Wednesday, March 18, 2009

Chiang Mai

Thailand falls outside of the scope of this blog, in that it's not actually a part of Shanghai. But on the other hand, proximity to South East Asia is one of the best parts of living in China. It's convenient to travel to, it's extremely cheap, and there's really a wide variety of attractions. I'll have a few posts concerning Thailand and Cambodia over the coming months, and I had a few posts about Bangkok, a couple years ago.

First I'll mention the city of Chiang Mai, in Northern Thailand, about a hundred miles from Yunnan and the southern border of China. Chiang Mai is a city of 1.3 million people that extends on and on, but the city center has something of the feel of a small city, only there's hundreds of ancient temples. I'm a big Buddhist religion nut, just walking around looking at the temples was so interesting:



Thai Buddhism is of a different variety than Northeastern Asia, and the temples are much more interesting (and even, mysterious) than the temples of China, which are the ugliest and most uninteresting temples in Asia - to be fair, Chinese temples usually don't get government funding or official encouragement, and were actively destroyed during the Cultural Revolution only 35 years ago. In Thai temples, there's many more statues, decorations are much more intricate, there's more worshipers, and there's iconography and interesting practices I tantalizingly only half-understand, like these ropes tying together the Buddhas.



While I found the temples to be the highlight, and also the most fun to photograph, Chiang Mai is simply a pleasant city to be. I could easily imagine spending an entire vacation there. People are friendly, the weather's beautiful, tourist infrastructure and foreigner-oriented businesses are extensive but easy to get away from, and there's a lot of different sites and activities. There's a lot of interesting markets, I tried a very fun one-day Thai cooking school, also there's popular treks around the area, often multi-day excursions amongst hill tribes. While I had to leave the longer treks for a future visit, I took a one-day trek where, amongst other things, I went around the Thai countryside on an elephant.

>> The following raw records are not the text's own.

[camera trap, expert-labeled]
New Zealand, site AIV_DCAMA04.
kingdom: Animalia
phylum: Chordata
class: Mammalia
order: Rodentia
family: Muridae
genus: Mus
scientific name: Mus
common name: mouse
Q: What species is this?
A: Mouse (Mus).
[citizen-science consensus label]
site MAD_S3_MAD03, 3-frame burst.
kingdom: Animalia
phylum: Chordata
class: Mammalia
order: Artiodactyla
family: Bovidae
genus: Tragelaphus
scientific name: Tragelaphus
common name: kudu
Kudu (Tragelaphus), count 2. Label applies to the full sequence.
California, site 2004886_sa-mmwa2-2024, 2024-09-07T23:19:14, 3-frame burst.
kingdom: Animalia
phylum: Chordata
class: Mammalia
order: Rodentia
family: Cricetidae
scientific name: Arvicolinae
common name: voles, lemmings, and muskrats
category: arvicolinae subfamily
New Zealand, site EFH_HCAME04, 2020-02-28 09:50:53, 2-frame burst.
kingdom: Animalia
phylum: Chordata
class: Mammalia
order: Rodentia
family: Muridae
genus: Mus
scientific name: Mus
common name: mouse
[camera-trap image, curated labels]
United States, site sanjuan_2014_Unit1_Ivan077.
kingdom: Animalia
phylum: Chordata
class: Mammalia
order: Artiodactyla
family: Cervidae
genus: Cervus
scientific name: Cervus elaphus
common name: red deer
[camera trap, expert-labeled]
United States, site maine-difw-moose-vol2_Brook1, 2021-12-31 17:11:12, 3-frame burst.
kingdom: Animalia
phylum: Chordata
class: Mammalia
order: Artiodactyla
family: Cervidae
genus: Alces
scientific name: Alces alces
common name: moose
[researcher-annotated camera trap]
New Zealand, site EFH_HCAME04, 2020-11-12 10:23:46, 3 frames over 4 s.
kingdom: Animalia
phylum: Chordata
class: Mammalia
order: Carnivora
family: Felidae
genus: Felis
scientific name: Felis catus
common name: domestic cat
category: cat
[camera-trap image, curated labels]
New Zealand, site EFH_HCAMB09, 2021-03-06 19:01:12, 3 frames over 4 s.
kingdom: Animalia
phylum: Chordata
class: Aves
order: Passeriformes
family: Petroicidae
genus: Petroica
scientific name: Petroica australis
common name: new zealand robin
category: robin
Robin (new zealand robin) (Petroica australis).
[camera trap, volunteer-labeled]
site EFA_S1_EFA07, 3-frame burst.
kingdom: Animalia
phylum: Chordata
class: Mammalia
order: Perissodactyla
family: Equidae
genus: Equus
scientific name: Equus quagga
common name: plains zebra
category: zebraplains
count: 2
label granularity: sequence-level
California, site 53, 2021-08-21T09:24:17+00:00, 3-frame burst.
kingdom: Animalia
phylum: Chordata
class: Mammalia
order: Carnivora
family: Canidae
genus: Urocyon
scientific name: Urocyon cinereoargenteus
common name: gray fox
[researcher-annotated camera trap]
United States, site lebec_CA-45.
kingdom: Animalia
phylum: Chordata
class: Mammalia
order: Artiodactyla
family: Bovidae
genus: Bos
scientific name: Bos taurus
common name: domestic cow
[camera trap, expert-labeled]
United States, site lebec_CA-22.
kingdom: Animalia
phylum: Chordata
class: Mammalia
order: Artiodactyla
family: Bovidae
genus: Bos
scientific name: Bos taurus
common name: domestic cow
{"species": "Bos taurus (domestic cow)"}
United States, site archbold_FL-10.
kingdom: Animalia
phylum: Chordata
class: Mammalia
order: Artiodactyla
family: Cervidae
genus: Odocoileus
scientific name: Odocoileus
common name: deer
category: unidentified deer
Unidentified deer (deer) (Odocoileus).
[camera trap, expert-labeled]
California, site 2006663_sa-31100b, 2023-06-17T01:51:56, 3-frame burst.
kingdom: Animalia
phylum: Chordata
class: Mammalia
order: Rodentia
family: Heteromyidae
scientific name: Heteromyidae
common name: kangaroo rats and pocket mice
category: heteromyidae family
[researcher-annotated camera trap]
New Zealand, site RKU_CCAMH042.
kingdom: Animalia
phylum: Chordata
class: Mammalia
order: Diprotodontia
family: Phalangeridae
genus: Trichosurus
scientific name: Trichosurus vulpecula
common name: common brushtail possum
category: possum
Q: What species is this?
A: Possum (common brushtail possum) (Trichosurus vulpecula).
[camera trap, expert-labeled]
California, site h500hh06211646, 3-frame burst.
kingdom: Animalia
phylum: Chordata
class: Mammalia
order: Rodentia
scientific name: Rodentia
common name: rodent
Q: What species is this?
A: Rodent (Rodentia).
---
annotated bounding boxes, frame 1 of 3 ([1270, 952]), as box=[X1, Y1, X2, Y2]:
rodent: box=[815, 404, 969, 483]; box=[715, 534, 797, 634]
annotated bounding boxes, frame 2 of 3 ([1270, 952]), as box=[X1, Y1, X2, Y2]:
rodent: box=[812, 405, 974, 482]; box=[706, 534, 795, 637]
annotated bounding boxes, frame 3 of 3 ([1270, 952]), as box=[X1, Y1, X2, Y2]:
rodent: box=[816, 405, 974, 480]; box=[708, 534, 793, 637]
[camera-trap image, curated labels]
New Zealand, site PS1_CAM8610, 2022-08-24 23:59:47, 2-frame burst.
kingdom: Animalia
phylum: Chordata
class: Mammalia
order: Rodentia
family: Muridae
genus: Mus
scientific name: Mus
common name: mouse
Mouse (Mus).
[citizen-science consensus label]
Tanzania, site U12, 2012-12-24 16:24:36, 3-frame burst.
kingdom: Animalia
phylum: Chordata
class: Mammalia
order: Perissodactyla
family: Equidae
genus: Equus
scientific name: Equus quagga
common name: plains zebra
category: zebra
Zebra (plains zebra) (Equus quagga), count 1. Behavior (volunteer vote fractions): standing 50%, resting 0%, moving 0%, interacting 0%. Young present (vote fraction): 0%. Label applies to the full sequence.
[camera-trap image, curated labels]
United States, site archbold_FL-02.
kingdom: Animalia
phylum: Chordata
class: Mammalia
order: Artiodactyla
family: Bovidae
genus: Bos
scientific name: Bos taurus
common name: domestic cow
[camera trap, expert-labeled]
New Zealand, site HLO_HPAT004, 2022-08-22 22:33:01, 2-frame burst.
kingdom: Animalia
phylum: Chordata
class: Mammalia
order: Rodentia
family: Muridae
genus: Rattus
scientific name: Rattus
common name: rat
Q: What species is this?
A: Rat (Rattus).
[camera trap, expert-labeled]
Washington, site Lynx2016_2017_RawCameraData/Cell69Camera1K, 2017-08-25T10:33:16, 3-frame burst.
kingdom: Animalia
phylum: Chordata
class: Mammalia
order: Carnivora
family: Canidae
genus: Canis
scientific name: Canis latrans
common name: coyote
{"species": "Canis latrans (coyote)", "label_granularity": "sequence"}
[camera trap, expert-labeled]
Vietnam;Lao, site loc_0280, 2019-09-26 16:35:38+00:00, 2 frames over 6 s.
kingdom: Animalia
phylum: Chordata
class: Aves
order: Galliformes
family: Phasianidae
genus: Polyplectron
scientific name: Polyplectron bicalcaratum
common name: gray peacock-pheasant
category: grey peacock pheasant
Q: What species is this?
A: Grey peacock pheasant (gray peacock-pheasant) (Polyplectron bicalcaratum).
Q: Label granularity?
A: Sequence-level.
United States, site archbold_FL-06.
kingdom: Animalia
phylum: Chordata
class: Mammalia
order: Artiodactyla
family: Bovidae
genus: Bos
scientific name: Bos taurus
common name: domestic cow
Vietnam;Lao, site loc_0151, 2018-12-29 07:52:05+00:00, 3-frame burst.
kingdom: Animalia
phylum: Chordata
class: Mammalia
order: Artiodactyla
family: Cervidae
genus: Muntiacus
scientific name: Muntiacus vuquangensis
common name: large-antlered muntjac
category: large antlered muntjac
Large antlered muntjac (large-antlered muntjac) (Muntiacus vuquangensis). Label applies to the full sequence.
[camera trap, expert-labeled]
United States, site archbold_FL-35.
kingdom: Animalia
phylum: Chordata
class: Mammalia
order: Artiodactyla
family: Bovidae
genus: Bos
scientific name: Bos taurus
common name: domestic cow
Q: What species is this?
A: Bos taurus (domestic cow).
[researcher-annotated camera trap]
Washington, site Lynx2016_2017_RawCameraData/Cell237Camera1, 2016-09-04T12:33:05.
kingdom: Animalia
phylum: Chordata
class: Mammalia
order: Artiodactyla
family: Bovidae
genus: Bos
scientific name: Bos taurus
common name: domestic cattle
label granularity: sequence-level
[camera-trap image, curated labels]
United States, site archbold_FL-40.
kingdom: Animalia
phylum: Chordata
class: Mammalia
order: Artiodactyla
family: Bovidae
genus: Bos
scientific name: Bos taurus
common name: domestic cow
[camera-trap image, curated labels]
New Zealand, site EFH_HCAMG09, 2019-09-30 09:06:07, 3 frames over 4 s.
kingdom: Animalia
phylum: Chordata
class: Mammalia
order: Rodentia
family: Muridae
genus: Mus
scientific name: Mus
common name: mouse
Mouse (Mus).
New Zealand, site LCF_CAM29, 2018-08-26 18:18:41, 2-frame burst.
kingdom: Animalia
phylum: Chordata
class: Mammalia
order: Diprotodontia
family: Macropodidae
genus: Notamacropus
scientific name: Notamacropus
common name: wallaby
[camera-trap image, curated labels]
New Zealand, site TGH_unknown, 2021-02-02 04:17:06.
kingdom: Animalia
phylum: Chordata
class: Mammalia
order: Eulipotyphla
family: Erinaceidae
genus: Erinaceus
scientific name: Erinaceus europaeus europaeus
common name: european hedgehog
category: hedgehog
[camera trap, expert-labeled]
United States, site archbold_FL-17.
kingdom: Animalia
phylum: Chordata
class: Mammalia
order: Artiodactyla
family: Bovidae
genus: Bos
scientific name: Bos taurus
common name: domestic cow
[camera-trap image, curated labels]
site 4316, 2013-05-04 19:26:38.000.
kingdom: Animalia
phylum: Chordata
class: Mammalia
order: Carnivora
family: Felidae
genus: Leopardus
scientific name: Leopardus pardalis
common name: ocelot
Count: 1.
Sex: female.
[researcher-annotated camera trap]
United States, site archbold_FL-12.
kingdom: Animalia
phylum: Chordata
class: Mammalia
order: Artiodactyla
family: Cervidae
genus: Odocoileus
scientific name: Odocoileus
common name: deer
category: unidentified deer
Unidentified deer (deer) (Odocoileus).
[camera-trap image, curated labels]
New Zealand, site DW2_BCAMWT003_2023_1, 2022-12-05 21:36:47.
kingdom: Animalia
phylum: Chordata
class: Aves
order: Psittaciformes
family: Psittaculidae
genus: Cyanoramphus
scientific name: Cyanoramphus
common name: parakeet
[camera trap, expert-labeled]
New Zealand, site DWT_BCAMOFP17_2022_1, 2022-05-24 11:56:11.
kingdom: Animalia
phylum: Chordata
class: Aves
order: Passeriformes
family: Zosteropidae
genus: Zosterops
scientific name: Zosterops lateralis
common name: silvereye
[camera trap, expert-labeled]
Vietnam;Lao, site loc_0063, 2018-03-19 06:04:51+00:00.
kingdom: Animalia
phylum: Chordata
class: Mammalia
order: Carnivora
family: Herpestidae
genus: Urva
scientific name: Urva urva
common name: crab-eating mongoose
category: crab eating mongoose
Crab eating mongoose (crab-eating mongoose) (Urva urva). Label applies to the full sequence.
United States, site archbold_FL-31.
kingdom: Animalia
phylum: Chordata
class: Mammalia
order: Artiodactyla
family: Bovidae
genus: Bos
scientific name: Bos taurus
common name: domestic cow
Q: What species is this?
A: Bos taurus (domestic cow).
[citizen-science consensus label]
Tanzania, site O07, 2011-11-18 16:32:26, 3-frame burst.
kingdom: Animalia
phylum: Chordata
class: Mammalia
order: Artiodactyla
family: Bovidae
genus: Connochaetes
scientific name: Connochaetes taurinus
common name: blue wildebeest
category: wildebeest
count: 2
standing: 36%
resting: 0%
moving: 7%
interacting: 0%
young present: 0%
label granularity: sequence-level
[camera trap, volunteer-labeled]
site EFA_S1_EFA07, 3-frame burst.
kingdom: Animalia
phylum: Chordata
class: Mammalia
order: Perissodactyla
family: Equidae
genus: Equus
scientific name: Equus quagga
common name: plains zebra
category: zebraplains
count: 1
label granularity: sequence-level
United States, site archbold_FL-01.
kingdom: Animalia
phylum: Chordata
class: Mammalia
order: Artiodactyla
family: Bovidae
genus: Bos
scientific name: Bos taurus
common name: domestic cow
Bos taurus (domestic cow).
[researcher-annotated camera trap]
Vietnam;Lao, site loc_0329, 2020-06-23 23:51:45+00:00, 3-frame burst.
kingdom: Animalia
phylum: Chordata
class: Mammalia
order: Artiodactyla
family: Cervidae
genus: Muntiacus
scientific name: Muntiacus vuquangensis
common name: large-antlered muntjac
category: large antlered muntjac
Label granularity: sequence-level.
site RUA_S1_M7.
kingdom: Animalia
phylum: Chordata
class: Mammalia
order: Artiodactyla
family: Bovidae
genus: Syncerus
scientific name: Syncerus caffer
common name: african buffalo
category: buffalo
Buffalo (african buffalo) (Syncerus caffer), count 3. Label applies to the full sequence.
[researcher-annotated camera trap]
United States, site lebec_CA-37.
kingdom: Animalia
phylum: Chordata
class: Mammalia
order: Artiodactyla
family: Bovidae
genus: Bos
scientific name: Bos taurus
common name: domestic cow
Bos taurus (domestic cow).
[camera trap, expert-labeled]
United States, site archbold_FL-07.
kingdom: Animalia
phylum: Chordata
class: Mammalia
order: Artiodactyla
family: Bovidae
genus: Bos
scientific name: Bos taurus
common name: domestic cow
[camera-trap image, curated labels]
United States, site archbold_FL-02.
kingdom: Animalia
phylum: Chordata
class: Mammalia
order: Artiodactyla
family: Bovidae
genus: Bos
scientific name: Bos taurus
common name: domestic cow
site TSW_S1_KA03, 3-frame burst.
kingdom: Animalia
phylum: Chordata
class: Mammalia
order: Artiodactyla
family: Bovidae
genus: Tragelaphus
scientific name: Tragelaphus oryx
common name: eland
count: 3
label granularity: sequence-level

I didn't run across any Thai restaurants that I would call excellent, but there was a whole lot of very good, very cheap street food. Here's a typical bowl of Chicken Pad Thai, it's available just about anywhere in Chiang Mai, or really any Thai city:



There's a large Chinese presence throughout Thailand, although it's diluted by being several generations removed from any large wave of immigration. Still, particularly in Bangkok and Northern China, it was normal to see houses and stores with Chinese decorations, most commonly these talismans:



If I have complaints about Thailand, one would be that I was stranded there, by myself, by the infamous airport protests, and the second would be that it's so convenient, fun, and inexpensive to visit, I find myself measuring trips within China against just going to visit Thailand. Really, it's generally cheaper to go to Bangkok than to Sichuan.